**Tasks to carry out**
1) Duplicate the passage of the post about Helen, starting with "Let me tell" and going on through "Thursday at age 90.".
2) In the post about Helen, where did the extended family gather every Christmas Eve during the writer's childhood?

**Selected excerpt**
::::::

Thursday, March 22, 2007

Let me tell you about Helen

Grandpa and Grandma Berg, sometime in the 1980s


Grandparents are important. They hold you in the hospital the day you’re born. They sit with your parents at your wedding. They never, ever miss a birthday. And they forgive everything.

Mine are all gone now. We lost Richard in 1970, his wife, Ella, in 1997, Erich in 1999 and Helen on Thursday at age 90.

Grandma had been in poor health for several years. We knew this day was not far off.

Somehow over the years, I gained the reputation as “the hugger.” I don’t remember how it started, but every time I saw Grandma, the first thing she said was: “Where’s my hug?” It was our special routine.

I decided the mental picture I carry like a wallet snapshot won’t be the way we saw her two weeks ago, when I hugged her tightly one last time.

I will think of Christmas Eve – every Christmas Eve of my childhood. The entire extended family would gather at my grandparents’ large house on West Shore Drive in Massapequa.

There was food and laughing, presents and cousins. It was loud and it was wonderful.

Grandma had a silver foil Christmas tree that came with a spotlight and a rotating lens that would make it appear in different colors. Decades later, we still teased her about it.

My grandparents moved to another large house in North Massapequa, then to a condo in Snug Harbor in Amityville. And I remember my first question was what we would do about Christmas Eve. Grandma still hosted, but it was crowded. Very crowded. And still wonderful.

Our family today is so spread out. But every other Christmas we host Julie’s side of the family. It’s crowded and noisy and I love it because it reminds me of those years at Grandma’s.

Helen was the second oldest of four daughters, mother of five, grandmother to 12.

She loved to get dressed up and go dancing with Erich and spend time with her sisters, the last of which we lost last year.

Grandma always made time to listen to me talk about the Mets, or whatever stories I was working on.

For as long as I knew her, Helen was sacrificing for other people. She cared for my great-grandmother until she died at 97. She raised my cousin – Samantha’s an attorney today -- and took care of my aunt.

We were in Florida visiting on the morning my grandfather died. I sat with Grandma on the couch holding her tight while paramedics worked in the other room. She was worried about me. That’s just the way she was.

She was worried about others again when we saw her this month, concerned my children would be startled by her appearance. We shared our hug when we arrived, and again when we left as I whispered "We love you very much" in her ear.

"Give me one more hug," she said.

5 comments:

Anonymous said...

As always, David, well done.

Anonymous said...

[Raising a glass to Helen...]

Anonymous said...

Helen, my grandmother, was a very special person. I can’t remember a time she was angry, or yelled, but she wasn’t a softy either. She wasn’t afraid to talk about almost everything, and she could, she was very bright. She was a voracious reader, and had a steal trap mind with an incredible wit.
Like most grandmothers she always remembered birthdays. But Helen sent me cards for my birthday with a five dollar bill when I was in my 20’s in college.

::::::

**Source material**
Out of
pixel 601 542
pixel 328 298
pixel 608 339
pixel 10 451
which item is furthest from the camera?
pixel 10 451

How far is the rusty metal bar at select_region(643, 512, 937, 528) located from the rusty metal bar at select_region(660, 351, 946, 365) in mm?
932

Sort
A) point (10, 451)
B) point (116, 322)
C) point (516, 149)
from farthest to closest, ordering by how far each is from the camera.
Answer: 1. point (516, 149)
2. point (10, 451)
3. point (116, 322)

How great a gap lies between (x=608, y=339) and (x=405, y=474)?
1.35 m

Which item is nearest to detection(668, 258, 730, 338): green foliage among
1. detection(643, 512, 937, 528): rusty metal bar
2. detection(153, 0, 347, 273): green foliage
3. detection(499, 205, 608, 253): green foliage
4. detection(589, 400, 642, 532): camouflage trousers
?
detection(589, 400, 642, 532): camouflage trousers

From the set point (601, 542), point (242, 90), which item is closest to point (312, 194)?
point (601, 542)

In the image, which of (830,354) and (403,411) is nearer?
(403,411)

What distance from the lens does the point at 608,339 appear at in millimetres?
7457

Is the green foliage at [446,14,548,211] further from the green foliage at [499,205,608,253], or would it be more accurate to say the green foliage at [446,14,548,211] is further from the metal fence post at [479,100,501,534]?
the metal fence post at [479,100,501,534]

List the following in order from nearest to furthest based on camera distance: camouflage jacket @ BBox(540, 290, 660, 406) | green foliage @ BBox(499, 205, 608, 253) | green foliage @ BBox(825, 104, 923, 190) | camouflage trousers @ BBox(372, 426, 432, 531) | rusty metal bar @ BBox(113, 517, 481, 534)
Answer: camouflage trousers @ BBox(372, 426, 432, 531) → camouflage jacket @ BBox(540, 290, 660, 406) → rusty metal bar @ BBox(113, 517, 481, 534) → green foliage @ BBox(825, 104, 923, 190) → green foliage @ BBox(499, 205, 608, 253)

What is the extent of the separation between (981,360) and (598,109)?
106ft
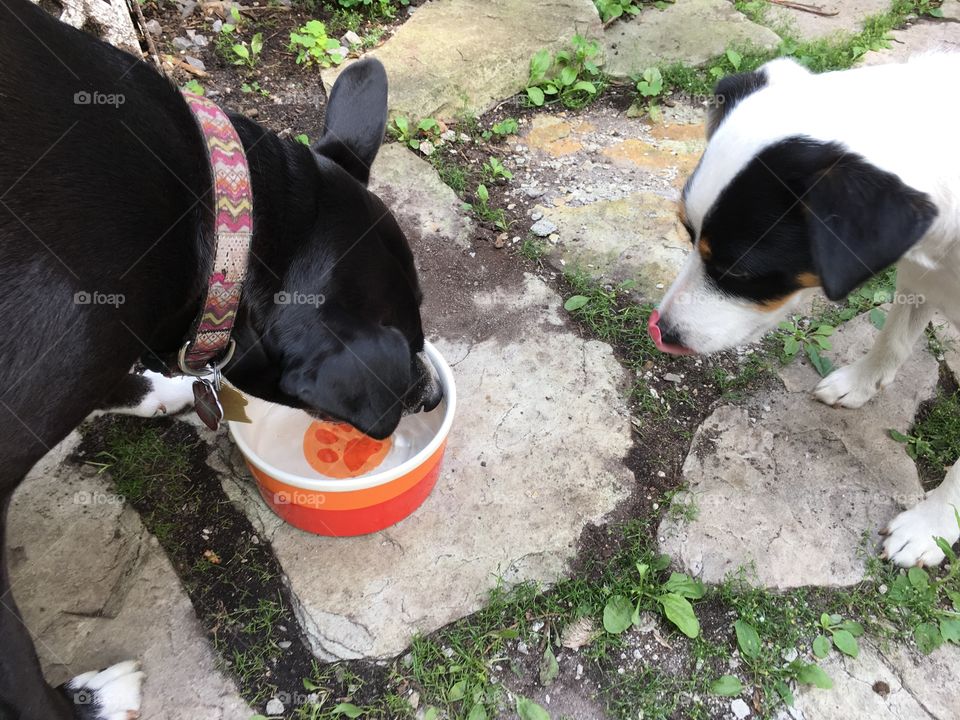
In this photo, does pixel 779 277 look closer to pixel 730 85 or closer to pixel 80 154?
pixel 730 85

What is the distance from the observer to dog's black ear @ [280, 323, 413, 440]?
147cm

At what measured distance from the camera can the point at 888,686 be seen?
6.34 feet

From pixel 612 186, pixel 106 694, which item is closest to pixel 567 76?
pixel 612 186

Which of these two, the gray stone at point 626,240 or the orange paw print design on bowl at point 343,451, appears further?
the gray stone at point 626,240

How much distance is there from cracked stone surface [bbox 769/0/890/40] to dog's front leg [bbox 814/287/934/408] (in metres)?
2.70

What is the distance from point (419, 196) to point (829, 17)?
126 inches

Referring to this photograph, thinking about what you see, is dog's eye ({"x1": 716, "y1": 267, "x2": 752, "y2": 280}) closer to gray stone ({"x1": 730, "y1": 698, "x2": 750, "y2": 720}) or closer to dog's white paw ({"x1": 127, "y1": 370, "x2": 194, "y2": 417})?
gray stone ({"x1": 730, "y1": 698, "x2": 750, "y2": 720})

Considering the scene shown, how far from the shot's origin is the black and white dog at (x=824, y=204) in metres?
1.51

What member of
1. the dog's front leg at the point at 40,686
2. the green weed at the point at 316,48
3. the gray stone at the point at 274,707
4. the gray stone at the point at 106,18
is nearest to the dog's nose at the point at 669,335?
the gray stone at the point at 274,707

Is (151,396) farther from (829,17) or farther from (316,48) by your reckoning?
(829,17)

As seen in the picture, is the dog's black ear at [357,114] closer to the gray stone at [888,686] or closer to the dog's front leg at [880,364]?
the dog's front leg at [880,364]

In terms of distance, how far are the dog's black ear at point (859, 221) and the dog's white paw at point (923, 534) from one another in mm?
1008

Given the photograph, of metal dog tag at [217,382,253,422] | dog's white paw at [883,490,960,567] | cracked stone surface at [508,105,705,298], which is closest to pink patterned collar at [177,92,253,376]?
metal dog tag at [217,382,253,422]

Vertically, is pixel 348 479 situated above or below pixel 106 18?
below
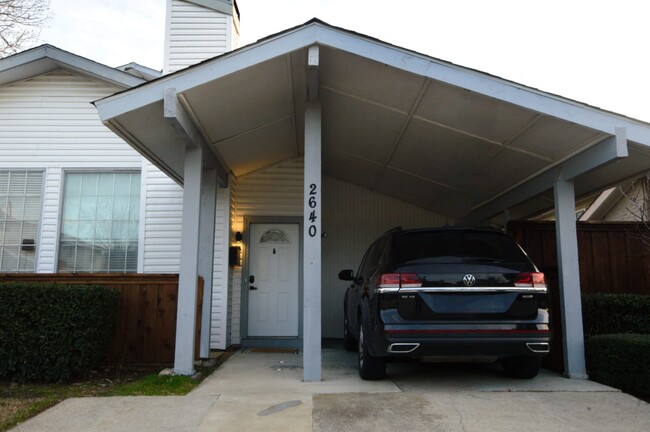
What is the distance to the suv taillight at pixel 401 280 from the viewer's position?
4.84m

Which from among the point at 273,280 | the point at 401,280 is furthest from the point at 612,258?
the point at 273,280

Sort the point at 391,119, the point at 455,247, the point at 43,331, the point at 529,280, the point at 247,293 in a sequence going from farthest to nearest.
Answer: the point at 247,293
the point at 391,119
the point at 43,331
the point at 455,247
the point at 529,280

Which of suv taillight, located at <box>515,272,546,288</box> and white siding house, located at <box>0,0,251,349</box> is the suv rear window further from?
white siding house, located at <box>0,0,251,349</box>

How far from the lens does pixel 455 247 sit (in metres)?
5.20

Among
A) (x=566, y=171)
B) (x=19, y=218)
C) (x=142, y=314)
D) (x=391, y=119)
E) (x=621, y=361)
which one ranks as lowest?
(x=621, y=361)

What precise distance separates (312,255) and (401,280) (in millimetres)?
1200

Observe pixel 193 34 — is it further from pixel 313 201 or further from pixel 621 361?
pixel 621 361

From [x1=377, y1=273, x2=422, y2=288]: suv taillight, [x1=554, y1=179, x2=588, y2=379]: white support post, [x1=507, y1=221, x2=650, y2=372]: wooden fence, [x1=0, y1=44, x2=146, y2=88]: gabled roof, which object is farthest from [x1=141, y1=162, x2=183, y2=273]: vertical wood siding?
[x1=507, y1=221, x2=650, y2=372]: wooden fence

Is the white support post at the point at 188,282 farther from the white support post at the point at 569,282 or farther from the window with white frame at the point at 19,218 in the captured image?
the window with white frame at the point at 19,218

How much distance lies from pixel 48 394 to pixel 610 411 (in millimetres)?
5259

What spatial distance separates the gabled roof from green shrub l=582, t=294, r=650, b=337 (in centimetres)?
746

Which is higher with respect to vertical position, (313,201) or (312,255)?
(313,201)

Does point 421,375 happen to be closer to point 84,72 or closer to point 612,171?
point 612,171

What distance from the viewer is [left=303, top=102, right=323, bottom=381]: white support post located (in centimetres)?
557
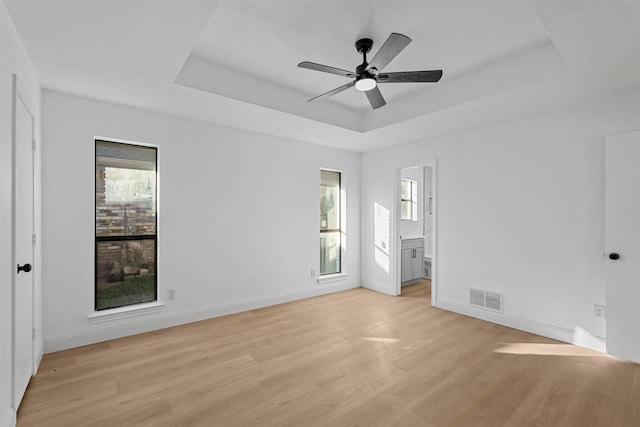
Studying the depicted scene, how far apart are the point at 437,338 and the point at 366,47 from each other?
2939 millimetres

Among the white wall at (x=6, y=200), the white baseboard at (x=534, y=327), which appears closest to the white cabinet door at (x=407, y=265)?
the white baseboard at (x=534, y=327)

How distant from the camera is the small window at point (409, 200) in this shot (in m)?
6.70

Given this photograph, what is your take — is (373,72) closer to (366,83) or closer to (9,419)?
(366,83)

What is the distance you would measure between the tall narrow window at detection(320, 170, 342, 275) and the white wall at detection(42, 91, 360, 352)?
177 mm

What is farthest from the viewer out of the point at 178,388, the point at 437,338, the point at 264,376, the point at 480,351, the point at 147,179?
the point at 147,179

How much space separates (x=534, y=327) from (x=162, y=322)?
13.9 ft

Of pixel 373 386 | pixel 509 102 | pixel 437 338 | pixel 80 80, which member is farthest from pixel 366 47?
pixel 437 338

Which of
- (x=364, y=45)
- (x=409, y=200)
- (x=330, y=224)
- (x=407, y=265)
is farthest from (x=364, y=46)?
(x=409, y=200)

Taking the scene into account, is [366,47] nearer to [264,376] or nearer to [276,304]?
[264,376]

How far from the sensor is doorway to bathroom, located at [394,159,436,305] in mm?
4984

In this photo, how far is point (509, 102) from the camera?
126 inches

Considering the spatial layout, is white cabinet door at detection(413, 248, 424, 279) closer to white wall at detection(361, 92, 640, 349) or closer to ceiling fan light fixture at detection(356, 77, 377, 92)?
white wall at detection(361, 92, 640, 349)

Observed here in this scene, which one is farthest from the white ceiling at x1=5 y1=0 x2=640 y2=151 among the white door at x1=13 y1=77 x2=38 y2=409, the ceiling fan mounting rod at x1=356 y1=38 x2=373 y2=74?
the white door at x1=13 y1=77 x2=38 y2=409

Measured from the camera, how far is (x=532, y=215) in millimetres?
3557
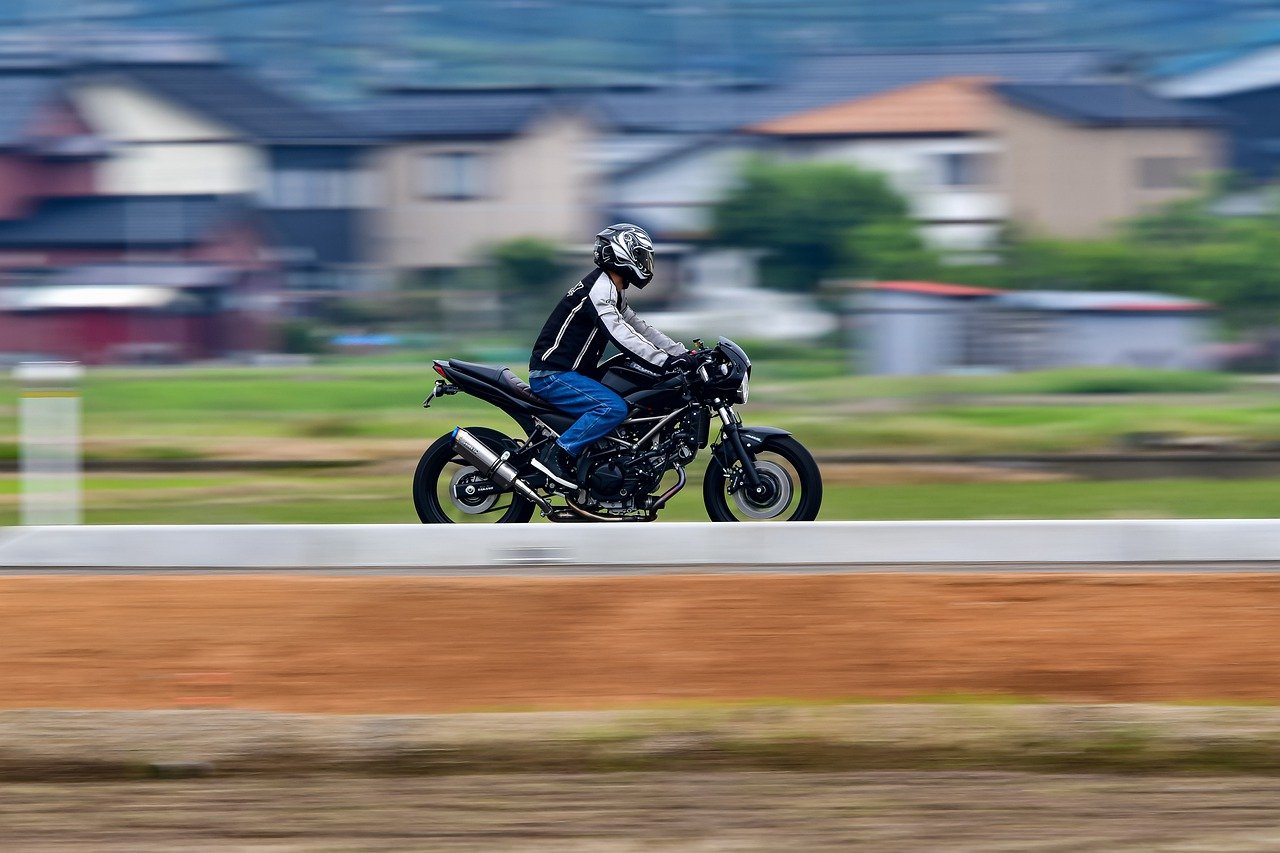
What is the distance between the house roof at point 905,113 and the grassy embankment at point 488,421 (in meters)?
5.65

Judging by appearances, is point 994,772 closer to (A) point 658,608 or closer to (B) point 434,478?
(A) point 658,608

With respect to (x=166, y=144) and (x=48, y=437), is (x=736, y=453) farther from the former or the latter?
(x=166, y=144)

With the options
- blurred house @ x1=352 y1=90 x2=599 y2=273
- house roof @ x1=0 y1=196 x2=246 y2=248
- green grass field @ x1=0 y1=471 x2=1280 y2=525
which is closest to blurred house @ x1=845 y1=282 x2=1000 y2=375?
blurred house @ x1=352 y1=90 x2=599 y2=273

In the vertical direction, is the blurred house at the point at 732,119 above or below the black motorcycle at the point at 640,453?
above

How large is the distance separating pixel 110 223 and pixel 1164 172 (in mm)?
16521

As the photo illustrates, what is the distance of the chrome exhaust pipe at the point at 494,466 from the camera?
9930 mm

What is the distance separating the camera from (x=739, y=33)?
28.6 metres

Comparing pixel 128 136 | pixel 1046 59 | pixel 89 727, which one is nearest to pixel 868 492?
pixel 89 727

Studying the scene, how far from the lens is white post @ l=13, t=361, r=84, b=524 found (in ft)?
35.5

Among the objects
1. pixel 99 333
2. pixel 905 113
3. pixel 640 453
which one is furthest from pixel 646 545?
pixel 905 113

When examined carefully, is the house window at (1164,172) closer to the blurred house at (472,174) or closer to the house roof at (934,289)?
the house roof at (934,289)

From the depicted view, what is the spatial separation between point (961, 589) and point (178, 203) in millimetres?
21987

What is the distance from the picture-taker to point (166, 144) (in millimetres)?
27922

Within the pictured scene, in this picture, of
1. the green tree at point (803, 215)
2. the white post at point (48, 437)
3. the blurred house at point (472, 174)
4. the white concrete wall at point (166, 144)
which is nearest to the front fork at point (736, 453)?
the white post at point (48, 437)
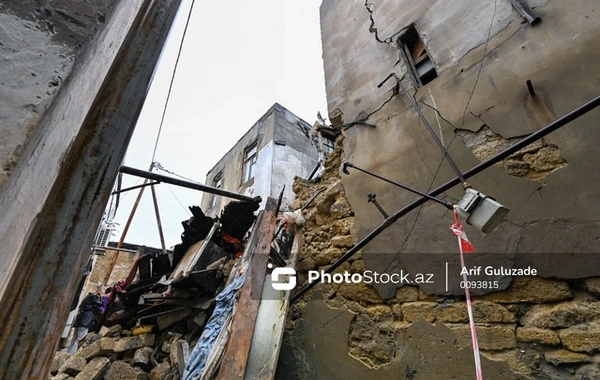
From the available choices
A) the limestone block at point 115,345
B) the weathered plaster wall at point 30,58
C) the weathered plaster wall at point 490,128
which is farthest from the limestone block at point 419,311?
the limestone block at point 115,345

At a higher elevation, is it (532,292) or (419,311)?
(532,292)

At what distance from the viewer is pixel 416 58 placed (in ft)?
10.4

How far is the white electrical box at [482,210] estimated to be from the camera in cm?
144

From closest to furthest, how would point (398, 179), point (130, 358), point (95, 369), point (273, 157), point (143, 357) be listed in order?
point (398, 179) → point (95, 369) → point (143, 357) → point (130, 358) → point (273, 157)

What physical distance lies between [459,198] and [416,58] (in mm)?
1933

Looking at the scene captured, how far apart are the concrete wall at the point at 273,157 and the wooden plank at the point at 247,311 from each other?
21.1ft

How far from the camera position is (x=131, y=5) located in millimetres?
933

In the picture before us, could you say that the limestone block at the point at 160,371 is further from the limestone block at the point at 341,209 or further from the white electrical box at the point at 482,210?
the white electrical box at the point at 482,210

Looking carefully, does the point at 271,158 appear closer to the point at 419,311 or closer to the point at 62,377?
the point at 62,377

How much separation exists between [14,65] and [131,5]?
0.56 metres

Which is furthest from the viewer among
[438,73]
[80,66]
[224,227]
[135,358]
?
[224,227]

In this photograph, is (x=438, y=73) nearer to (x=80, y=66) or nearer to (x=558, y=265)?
(x=558, y=265)

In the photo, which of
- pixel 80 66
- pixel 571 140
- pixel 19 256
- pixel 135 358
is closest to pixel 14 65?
pixel 80 66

::::::

**Replies**
1)
Let me tell you about Helen

Grandpa and Grandma Berg, sometime in the 1980s


Grandparents are important. They hold you in the hospital the day you’re born. They sit with your parents at your wedding. They never, ever miss a birthday. And they forgive everything.

Mine are all gone now. We lost Richard in 1970, his wife, Ella, in 1997, Erich in 1999 and Helen on Thursday at age 90.

2) At the grandparents' large house on West Shore Drive in Massapequa.